The shine of that gold reflects your hard work well done.


----------



## yar (Nov 4, 2014)

Thank you Butcher...a comment like that coming from you makes my day!!!


----------



## joekbit (Nov 14, 2014)

Great job Yar, and a great post.

I am new to the forum and to the whole idea of PM recovery from scrap. I appreciate your inclusion of the pre process weight. For a new comer like me that is very valuable info. To date I have not created a single button. I have processed some old items from around our home, routers, hard drives, glucose meters, memory cards, old direc tv box, and some cell phones. I am currently taking online courses in chemistry. Doing very well with it, GPA 4.0. 

I have a laundry list of needs that I hope I can fill in December (Equipment, Chemicals) so I can do the job right. My hope is to attain a 25% return on investment. In the mean time I have taken the advice, sometimes seemingly harsh and continue to read and study. Oh and the items I processed were done with AP followed by washes followed by HCL/CL and washes and now remain in solution until I have what I need to finish it correctly.

I look at that bottle of solution regularly, about 12oz or 350ml and wonder how much is in there. My newly attained knowledge of stoichiometry, balancing equations, and so on will allow me to accurately predict the amount of metals in solutions based on weight.

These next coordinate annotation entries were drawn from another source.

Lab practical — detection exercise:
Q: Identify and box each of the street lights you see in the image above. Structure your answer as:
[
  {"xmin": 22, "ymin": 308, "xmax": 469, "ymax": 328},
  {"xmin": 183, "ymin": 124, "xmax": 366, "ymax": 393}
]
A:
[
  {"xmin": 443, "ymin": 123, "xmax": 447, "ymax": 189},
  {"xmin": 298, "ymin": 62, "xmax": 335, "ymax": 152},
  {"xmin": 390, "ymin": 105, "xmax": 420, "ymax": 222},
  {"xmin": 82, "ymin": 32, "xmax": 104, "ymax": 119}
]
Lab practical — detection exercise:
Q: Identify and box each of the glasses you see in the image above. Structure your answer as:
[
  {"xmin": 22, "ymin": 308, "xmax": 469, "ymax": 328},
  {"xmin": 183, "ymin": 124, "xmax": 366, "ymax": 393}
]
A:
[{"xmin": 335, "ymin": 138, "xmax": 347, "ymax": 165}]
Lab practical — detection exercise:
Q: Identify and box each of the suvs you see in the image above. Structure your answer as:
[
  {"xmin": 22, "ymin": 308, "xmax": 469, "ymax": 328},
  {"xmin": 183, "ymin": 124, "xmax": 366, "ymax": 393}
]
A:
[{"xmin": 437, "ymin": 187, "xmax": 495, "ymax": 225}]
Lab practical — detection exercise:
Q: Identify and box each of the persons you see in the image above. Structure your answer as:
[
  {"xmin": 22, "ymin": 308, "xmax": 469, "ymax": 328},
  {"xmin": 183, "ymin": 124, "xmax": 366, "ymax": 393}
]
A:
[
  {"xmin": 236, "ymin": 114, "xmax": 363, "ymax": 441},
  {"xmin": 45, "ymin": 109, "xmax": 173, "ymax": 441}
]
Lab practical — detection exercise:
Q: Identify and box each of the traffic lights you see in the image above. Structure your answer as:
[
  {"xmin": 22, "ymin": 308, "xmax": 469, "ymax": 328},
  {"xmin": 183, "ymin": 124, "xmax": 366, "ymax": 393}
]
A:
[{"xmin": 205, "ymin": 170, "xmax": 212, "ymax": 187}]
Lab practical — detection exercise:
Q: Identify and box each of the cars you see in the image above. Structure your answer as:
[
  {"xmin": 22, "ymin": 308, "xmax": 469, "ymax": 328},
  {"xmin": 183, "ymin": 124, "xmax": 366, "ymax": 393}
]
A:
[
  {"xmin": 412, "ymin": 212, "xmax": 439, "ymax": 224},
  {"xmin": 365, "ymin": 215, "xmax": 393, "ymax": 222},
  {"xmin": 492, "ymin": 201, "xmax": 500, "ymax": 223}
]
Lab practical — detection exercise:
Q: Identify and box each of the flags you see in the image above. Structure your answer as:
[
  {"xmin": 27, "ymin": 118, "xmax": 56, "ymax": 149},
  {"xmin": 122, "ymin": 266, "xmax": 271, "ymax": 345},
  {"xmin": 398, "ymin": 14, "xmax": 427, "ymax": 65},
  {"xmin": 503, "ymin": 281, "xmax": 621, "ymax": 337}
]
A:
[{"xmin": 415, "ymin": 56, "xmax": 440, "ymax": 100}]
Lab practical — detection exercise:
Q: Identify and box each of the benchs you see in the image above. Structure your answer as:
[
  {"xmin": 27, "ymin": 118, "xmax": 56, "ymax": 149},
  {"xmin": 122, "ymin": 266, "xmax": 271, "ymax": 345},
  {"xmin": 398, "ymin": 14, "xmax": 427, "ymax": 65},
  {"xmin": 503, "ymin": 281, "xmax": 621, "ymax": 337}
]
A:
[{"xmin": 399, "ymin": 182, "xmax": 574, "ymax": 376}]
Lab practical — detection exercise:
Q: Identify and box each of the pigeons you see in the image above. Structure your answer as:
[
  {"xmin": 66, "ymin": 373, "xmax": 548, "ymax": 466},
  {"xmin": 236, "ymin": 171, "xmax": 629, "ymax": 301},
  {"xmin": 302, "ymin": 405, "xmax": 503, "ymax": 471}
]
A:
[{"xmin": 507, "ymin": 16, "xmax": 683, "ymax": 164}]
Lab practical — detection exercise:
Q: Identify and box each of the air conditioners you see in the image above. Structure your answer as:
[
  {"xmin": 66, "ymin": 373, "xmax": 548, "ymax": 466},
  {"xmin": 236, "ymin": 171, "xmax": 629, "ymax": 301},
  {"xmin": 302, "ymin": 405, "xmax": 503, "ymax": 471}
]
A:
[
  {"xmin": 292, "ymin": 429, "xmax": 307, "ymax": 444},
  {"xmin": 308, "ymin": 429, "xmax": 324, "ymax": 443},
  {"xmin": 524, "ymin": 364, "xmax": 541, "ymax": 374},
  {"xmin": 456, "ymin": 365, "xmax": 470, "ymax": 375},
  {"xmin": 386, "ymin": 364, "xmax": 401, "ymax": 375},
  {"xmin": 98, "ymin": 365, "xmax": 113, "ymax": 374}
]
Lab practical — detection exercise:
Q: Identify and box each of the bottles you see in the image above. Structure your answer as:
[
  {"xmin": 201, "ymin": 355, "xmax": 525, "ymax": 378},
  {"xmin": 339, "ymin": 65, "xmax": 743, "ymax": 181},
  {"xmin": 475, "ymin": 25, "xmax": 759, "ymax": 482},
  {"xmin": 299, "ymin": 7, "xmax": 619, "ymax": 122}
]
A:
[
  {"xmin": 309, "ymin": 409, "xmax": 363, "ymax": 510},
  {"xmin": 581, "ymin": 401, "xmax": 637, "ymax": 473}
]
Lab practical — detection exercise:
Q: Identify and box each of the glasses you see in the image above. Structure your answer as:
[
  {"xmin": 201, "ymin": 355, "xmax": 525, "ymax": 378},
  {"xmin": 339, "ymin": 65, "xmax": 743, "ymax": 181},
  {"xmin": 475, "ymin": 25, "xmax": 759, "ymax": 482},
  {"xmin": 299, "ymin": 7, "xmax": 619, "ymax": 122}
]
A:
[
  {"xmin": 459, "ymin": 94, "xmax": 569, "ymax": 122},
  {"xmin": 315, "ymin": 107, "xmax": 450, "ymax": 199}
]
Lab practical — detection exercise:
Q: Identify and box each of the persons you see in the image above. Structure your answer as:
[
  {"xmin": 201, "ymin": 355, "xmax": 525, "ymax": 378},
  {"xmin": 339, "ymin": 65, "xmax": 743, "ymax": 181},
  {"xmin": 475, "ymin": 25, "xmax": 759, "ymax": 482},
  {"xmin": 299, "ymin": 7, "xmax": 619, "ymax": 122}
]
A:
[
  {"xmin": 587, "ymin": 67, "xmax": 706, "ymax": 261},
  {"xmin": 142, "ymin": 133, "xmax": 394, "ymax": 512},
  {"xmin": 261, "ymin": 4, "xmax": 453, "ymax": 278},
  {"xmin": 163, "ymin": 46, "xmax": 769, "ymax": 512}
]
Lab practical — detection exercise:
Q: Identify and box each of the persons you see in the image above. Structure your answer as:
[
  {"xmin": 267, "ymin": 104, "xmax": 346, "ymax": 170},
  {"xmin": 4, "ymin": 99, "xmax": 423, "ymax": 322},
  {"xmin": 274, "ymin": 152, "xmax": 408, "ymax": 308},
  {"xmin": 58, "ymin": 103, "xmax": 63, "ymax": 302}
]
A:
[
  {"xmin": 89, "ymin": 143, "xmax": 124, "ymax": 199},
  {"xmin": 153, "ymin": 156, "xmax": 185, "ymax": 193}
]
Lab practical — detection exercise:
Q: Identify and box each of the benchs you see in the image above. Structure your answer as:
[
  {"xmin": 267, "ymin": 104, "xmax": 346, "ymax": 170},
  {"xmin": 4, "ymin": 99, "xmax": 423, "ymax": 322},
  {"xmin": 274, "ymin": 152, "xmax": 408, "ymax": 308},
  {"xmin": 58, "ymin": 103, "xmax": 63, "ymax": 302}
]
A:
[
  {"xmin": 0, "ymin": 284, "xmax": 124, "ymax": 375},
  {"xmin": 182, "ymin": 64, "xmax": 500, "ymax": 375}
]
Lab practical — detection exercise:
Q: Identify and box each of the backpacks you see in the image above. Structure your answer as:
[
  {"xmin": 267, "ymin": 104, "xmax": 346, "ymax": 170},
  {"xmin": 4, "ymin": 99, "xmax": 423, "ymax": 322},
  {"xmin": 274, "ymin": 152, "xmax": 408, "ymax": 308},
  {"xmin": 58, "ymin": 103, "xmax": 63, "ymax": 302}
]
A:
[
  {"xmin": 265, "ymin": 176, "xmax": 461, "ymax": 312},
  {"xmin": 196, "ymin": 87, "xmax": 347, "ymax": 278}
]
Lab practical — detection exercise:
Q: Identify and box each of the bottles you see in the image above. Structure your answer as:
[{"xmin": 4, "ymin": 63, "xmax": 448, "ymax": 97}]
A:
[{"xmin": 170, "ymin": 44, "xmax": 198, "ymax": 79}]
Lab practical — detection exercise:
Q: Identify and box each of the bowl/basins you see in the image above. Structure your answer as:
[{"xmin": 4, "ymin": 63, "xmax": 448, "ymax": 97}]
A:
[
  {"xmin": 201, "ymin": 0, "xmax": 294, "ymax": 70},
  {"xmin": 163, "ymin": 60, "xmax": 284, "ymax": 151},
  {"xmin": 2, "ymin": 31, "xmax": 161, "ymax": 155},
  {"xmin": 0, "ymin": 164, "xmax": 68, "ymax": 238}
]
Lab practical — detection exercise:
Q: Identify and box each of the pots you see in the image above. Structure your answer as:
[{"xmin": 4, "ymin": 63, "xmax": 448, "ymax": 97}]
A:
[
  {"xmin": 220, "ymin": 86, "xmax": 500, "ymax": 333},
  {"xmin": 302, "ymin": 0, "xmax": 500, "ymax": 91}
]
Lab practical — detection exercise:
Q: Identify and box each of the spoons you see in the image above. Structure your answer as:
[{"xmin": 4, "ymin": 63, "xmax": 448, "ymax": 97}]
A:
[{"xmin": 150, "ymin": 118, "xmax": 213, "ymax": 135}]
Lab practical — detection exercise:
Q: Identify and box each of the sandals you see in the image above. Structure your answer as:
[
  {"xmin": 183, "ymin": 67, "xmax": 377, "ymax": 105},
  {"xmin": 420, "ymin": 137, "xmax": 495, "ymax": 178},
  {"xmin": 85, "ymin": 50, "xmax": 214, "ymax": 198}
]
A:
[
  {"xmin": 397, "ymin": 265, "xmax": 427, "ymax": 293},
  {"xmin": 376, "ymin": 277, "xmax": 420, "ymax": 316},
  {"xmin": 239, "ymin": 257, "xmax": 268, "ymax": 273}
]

My thanks to Harold, Kent, and Steve for chewing my butt so to speak


----------



## yar (Nov 14, 2014)

Thanks for the nice comments Joe. It sounds like you are on your way. Take things slow and read,read and read some more. It does pay off in the end.


----------



## Galaxy419 (May 16, 2015)

First try with Aqua Regia second refining with Hcl/Clorox


----------



## Long Shot (May 16, 2015)

Awesome Yar!


----------



## Pantherlikher (May 17, 2015)

The look great and hope mine looks as good ...soon
1 tip on pics...
Back away from subject and use the camera's zoom feature. This allows the camera to focus better ending with a sharper picture.

I found being 3-4 feet away and zooming in till the small item takes up about half the screen comes out the best. 

B.S.


----------